**PAGE EXTRACT**
○ ○ ○ ○
A data center is the bottling plant. It lands in a community, draws down a shared resource (here it's electricity and water instead of spring water), and exports the value somewhere else. The numbers aren't subtle. US data centers are on track to nearly double their electricity demand between 2025 and 2028, from roughly 80 to 150 gigawatts; that's like bolting a second Spain onto the grid in three years. They already account for about half of all new electricity demand in the country. And the bill doesn't stay in the boardroom: in the neighborhoods around Virginia's so-called "data center alley," residential electricity bills have climbed more than 250%. An economist at Carnegie Mellon put the hidden health and environmental cost of US data centers at roughly $25 billion a year (the air pollution, the diesel backup generators, the strain on local grids) and it's paid by the people who live nearby, not the people who own the servers.

And, exactly like the plantation, these things tend to land where resistance is cheapest, in communities already carrying pollution and already short on leverage. One watchdog analyst described the projects as extractive and bringing very little to the towns that host them. Seven in ten Americans now say they don't want one built near their home. People can feel the shape of it even when they can't name it: the value is produced in their backyard and kept somewhere else.

This is what "the technology is not neutral" looks like when you can touch it. The cloud has a hometown, and it's usually a town that didn't get a vote.

Who kept the savings? Not the town.

Watch where the savings go

If you want to know who keeps the savings, watch the IPOs.

As I write this, three of the largest public offerings in history are lining up at once: SpaceX, OpenAI, and Anthropic, the company that makes Claude, the very tool I'm partly using to think this through. SpaceX alone is targeting somewhere around $1.75 trillion, which would make it the biggest IPO ever, larger than Saudi Aramco. OpenAI filed targeting $852 billion to over a trillion, while losing more than a dollar for every dollar of revenue it earns. And Anthropic just raised $65 billion in a single round at a $965 billion valuation, more than doubling its price from earlier this year and passing OpenAI for the first time, in what's reported to be its last raise before going public. Together the three represent more than $3 trillion in valuation. It is the most concentrated pile of capital ever assembled around a single technology, and it is about to go liquid.
○ ○ ○ ○
**INFORMATION PROVIDED**

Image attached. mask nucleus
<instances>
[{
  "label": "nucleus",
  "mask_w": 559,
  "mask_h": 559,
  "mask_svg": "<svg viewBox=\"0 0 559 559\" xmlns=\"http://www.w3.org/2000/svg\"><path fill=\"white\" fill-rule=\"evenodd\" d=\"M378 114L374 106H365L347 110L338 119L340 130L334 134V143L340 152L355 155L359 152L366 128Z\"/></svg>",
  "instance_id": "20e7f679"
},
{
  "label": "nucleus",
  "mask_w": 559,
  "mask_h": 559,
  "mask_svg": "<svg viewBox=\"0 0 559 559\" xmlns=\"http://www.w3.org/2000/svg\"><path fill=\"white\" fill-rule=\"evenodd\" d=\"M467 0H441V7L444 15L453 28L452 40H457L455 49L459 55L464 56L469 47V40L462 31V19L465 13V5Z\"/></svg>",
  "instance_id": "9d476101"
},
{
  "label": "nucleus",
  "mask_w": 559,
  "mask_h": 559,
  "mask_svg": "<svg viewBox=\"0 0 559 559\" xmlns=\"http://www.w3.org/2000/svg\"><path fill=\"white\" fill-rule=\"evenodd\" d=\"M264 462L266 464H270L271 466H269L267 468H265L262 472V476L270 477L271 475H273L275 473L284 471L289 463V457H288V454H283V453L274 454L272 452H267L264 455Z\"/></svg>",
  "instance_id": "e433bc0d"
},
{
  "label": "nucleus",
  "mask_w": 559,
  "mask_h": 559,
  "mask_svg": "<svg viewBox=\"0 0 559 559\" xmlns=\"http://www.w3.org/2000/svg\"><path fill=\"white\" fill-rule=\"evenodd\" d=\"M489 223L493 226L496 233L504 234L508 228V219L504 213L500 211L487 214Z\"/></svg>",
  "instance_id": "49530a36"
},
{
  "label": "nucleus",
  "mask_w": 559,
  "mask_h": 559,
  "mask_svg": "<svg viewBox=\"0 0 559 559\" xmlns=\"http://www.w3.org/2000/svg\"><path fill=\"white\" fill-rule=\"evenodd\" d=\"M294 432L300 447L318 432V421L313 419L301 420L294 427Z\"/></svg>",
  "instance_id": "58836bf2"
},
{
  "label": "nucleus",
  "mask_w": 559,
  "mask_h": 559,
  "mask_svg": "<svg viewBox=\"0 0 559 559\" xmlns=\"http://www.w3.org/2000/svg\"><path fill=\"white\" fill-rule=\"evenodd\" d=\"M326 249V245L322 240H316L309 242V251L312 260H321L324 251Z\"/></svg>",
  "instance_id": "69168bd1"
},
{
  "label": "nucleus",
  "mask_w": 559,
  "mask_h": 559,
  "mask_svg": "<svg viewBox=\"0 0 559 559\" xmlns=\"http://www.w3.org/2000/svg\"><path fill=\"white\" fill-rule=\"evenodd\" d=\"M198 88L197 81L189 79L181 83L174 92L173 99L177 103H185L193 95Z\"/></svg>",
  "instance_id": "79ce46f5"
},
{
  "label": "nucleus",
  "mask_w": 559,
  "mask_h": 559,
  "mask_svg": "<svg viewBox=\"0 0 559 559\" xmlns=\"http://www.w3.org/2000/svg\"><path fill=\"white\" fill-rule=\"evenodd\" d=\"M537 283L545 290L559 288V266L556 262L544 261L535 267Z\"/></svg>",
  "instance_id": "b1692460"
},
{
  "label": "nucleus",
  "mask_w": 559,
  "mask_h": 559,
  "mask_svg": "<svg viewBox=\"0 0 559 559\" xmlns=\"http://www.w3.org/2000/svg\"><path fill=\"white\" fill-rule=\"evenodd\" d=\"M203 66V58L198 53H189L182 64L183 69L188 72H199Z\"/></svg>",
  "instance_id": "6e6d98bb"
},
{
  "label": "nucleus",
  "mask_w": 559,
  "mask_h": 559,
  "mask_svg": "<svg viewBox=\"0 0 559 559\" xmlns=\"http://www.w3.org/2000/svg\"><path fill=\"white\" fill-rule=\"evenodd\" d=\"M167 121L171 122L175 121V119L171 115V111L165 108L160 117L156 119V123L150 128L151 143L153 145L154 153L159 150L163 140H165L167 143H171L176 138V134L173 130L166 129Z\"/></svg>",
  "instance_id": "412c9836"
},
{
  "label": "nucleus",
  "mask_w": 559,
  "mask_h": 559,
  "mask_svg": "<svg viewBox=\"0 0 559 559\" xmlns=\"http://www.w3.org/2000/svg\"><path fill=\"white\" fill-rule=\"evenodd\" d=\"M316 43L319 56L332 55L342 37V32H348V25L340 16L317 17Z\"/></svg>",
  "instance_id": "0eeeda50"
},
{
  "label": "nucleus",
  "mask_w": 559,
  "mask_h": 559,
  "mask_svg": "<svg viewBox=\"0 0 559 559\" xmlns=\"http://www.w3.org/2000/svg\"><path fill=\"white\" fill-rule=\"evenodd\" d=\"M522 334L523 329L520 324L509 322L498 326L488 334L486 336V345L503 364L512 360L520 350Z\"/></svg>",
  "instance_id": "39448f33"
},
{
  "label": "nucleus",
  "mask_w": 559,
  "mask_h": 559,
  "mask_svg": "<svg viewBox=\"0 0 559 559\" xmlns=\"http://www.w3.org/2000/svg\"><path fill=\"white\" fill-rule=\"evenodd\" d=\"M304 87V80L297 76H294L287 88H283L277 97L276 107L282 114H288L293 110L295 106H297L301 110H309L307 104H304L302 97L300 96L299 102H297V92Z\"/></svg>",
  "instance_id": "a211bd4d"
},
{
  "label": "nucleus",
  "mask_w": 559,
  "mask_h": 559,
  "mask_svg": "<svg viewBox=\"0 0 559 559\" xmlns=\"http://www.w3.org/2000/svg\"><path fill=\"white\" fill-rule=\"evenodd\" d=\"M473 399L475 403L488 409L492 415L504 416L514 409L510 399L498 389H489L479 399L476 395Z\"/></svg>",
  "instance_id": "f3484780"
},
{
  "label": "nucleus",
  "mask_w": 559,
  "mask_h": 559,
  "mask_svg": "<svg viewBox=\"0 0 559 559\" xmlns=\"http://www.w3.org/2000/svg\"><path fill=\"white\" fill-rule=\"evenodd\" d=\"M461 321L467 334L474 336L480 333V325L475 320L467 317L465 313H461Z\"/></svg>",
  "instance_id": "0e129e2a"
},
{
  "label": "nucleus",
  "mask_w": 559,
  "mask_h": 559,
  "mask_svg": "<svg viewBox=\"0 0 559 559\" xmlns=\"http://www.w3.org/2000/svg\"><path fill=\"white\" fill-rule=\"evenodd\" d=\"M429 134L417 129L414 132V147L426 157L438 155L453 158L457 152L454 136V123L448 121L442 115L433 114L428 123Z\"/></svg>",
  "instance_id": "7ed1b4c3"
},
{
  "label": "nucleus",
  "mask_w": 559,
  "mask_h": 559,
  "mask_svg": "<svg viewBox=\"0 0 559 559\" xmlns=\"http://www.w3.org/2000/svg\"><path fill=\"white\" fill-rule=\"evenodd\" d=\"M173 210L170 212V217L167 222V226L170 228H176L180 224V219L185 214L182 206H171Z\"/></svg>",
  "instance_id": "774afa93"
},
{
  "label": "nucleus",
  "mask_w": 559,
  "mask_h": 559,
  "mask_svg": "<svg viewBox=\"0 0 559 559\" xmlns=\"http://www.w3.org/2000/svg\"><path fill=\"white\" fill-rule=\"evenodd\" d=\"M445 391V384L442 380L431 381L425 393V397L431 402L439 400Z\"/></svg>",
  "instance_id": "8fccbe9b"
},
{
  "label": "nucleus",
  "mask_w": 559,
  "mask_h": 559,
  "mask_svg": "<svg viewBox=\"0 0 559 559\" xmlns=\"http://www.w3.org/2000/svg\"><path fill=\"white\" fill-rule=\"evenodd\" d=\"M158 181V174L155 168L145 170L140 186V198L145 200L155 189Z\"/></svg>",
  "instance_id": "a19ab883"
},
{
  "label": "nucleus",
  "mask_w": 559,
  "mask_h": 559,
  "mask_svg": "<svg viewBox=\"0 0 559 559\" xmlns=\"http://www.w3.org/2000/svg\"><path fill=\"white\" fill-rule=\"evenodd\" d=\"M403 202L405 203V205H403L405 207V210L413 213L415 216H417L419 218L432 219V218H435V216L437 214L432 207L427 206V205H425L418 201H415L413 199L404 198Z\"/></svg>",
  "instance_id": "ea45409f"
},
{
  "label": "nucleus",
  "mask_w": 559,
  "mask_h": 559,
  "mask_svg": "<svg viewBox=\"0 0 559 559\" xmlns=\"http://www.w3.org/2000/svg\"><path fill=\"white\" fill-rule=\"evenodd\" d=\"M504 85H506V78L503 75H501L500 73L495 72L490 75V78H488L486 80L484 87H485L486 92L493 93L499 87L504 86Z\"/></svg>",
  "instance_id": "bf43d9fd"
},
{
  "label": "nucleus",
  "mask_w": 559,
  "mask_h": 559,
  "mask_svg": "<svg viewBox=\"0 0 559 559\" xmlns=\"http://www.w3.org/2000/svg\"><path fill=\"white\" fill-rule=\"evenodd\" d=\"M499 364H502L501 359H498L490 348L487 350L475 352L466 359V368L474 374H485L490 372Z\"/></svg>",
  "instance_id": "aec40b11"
○ ○ ○ ○
**TASK REQUIREMENTS**
#1 From the data center passage, reproduce word for word the portion that begins at the words "This is what" and stops after the words "Not the town.".
#2 Summarize the data center passage in two sentences.
#3 Extend the data center passage, continuing from its final sentence.
The records can be set aside; nothing here depends on them.

**PER-TASK ANSWERS**
#1
This is what "the technology is not neutral" looks like when you can touch it. The cloud has a hometown, and it's usually a town that didn't get a vote.

Who kept the savings? Not the town.

#2 Data centers draw down local electricity and water while exporting the value elsewhere, with US demand expected to nearly double between 2025 and 2028 and nearby residents bearing steep bill increases and hidden health and environmental costs. Meanwhile, SpaceX, OpenAI, and Anthropic are lining up some of the largest public offerings in history, together representing more than $3 trillion in valuation.

#3
Look closely at that Anthropic round and you can watch the loop turn. About $15 billion of the $65 billion wasn't new outside money at all; it was capital already committed by the hyperscalers, including $5 billion from Amazon. Amazon funds Anthropic; Anthropic spends much of it back on cloud compute; the same dollars circle inside the same few balance sheets, and each lap the lead gets a little more unassailable. This isn't a market of many players bidding. It's a handful of giants passing the same chips around a very small table, while the rest of us watch the pot grow.

Now, the eye-watering "returns" floating around get garbled, so let me be precise, because the precision is the point. There are two different multiples people mix up. One is how expensive the stock is: OpenAI priced at around 35 times its revenue, which only tells you how much hope is baked in. The other is what the early backers stand to make, the seed and Series A investors sitting on gains one analyst could only call almost incomprehensible. That second number is the one that matters here, because an IPO is, mechanically, the moment that early advantage cashes out.

And here's the tell. These offerings are being structured to hand a larger-than-usual slice to retail buyers; Anthropic is reportedly targeting about 30% retail, roughly three times the norm. That sounds like democratization, the little guy finally gets in. Look closer. The little guy gets to buy, at the top, from the people who got in early and cheap. We have seen this movie: Figma went from $33 to $143 to $22 in eight months. The machinery is designed, entirely within the law, to move wealth from late buyers to early holders. The small player isn't being invited to the table. He's being invited to be the exit.

Then the loop closes. The money raised in these offerings flows straight back into building more data centers, more power pulled from more towns that didn't vote, to widen the very same lead. Capital concentrates, buys the infrastructure, pushes the cost down onto a community, and sells the story back to the public at the peak. That's the whole machine in one sentence. When I ask who keeps the savings, this is the answer, written in numbers with a great many zeros.

Who kept the savings? Not retail.

A complication I can't leave out, though: the middle class isn't only the chips. Through your pension, your index fund, that "generous" 30% retail slice of the IPO, you own a sliver of the table too. You're the raw material and a tiny shareholder in the machine that processes you. That isn't hypocrisy, it's the trap: it's hard to fight a system that cuts you a check small enough to keep you quiet and large enough to keep you invested.

So what actually resists capture?

My take? Less than the empowerment story claims, and the things that do work are uncomfortable for a tech narrative, because almost none of them are technological.

The first is legitimacy that can't be purchased: being of a place rather than a visitor to it. An incumbent can model a small population in the mountains of Switzerland. But it cannot be that place. Trust that is relational and historical does not transfer with a dataset, and that's not nothing.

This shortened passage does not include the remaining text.